Nepal, heute: Ein junger Mann kauft sich einen Fahrschein und steigt in einen überfüllten Bus, der ihn aus der rastlosen Stadt fährt. Chandra (Dayahang Rai) ist auf dem Weg nach Hause, einem kleinen Dorf, das sich an die steilen Hänge des Himalaya schmiegt. Seit Jahren war er nicht mehr dort, hat seine Heimat, Familie und die Liebe hinter sich gelassen, um in den Reihen der maoistischen Rebellen für ein neues Nepal zu kämpfen. Nun kehrt er zurück in eine Welt der Traditionen, die ihm fremd geworden ist, und zu Menschen mit politischen Ansichten, gegen die er gekämpft hat. Er wird dringend gebraucht. Denn sein Vater ist gestorben; der schwere Leichnam liegt auf dem staubigen Dachboden.

Das hinduistische Begräbnisritual verlangt, dass der Leichnam von seinen Söhnen mit den Füßen voraus aus dem Fenster gehoben wird. Es sind aber lediglich die Dorfältesten, Kinder und Frauen anwesend, die entweder zu schwach oder nicht berechtigt sind, den gewichtigen Verstorbenen durch das Fenster zu hieven und auf dem steinigen Pfad hinunter zum Fluss zu tragen. Begleitet von dem Waisenjungen Badri kommt Chandra viel zu spät im Dorf an – und bricht die kaum verheilten Narben auf, die der politische Konflikt dort hinterlassen hat.


In dem Drama Seto Surya (White Sun), das seine Premiere auf dem Filmfestival in Venedig feierte, wird dem Zuschauer eindringlich die Geschichte eines zerrissenen Landes im Zustand nach dem Bürgerkrieg nahegebracht. Es ist der zweite Film des jungen Regisseurs Deepak Rauniyar, der Einblick in die nepalesische Gesellschaft gewährt. Sein Debüt Highway, das Gruppenporträt einer durch einen lokalen Streik festgehaltenen Reisegesellschaft, uraufgeführt auf der Berlinale 2012, erregte international Aufsehen. Auch im eigenen Land, polarisierte der Film. Denn der Konflikt der Kriegsparteien sitzt noch tief im nepalesischen Bewusstsein. Nach 10 Jahren Bürgerkrieg zwischen Maoisten und Monarchisten, der 17.000 Menschenleben gekostet hatte, begann 2006 der Friedensprozess nur schleppend. Der Krieg hat bis heute tiefe Spuren in dem Land hinterlassen. Ein Drittel der Bevölkerung lebt unter der Armutsgrenze, die Bewohner Nepals haben die niedrigste Lebenserwartung in Asien, und die hohe Kinderarmut und das rigorose Kastendenken lassen sich nur schwer bekämpfen. Vor allem aber wirkte sich der Konflikt auf das kollektive Gedächtnis des Landes aus.

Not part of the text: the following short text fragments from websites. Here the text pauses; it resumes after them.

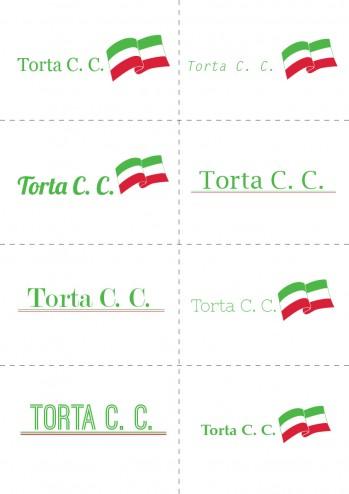 torta-c-c-voorstellen-2-72dpi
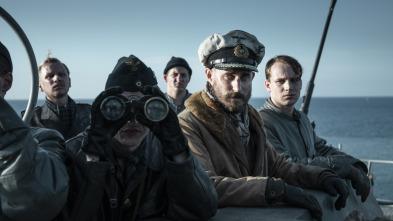 Das Boot (El submarino) - Orden de matar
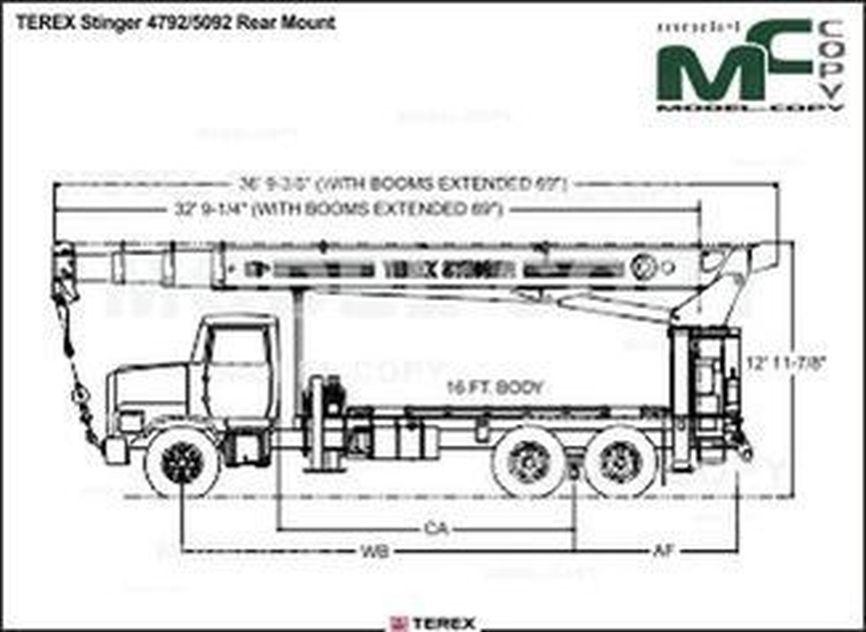 TEREX Stinger 4792/5092 Rear Mount - drawing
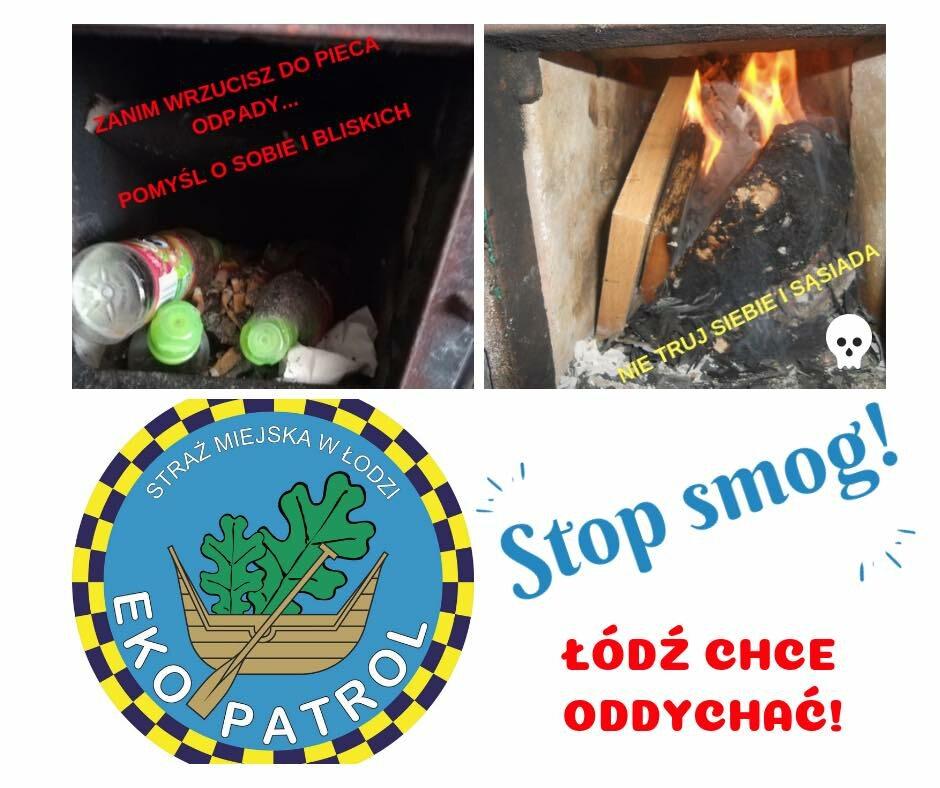 Wpis Straży Miejskiej apelujący o zaprzestanie palenia odpadów w piecach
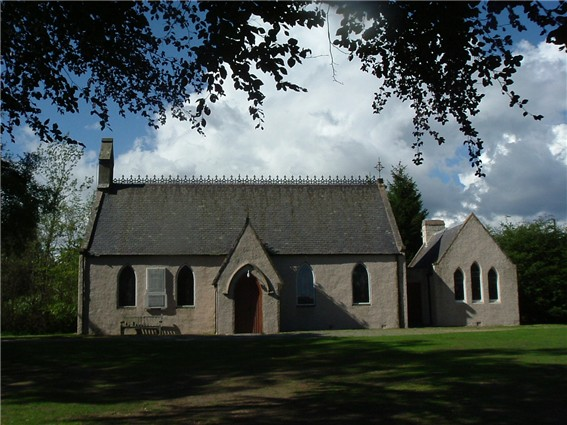Finzean Church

In White Sun – der Titel bezieht sich auf die weiße Sonne in der nepalesischen Flagge – entfaltet Rauniyar gekonnt und vielschichtig die Folgen dieses Konfliktes innerhalb von Familien und Generationen des Dorfes. Zwischen Chandra und seinem Bruder Suraj, die es nicht schaffen, ohne Streit über Politik die Beerdigungszeremonie zu erfüllen und den Leichnam auf dem Weg zum Fluss liegen lassen. Zwischen dem Mädchen Pooja und ihrer Mutter Durga, die ihrem Kind die Identität des Vaters verschweigt, worauf sich Pooja  Chandra als Vater wählt. Zwischen der modern und pragmatisch denkenden Durga und den traditionellen Dorfältesten, die ihr nicht erlauben, den Toten zu berühren, um den sie sich bis zu dessen Tod gekümmert hat. Zwischen maoistischen Guerillas und Monarchisten, die ihren Kampf nicht einmal für eine religiöse Pflicht unterbrechen können. Und zwischen den Kindern, deren Eltern Opfer des Krieges wurden und den Erwachsenen, die daran Schuld haben.


Der ganze Schmerz dieser heillosen Nachkriegsgeneration bricht in einer Schlüsselszene des Filmes hervor: Als der Waisenjunge Badri erfährt, dass Chandra für die Maoisten gekämpft hat, macht er ihn für den Tod seiner Eltern verantwortlich. Schreiend hämmert er mit seinen kleinen Fäusten auf Chandra ein, der die Schläge beschämt auf sich hinabregnen lässt und ihn dabei fest in den Armen hält. Ein Moment der Hilflosigkeit und Ohnmacht gegenüber der eigenen Vergangenheit. Die seelischen Brüche dieser Gesellschaft werden in den Kindern weitergetragen und vielleicht von ihnen eines Tages gelöst, diese Hoffnung transportiert der Film.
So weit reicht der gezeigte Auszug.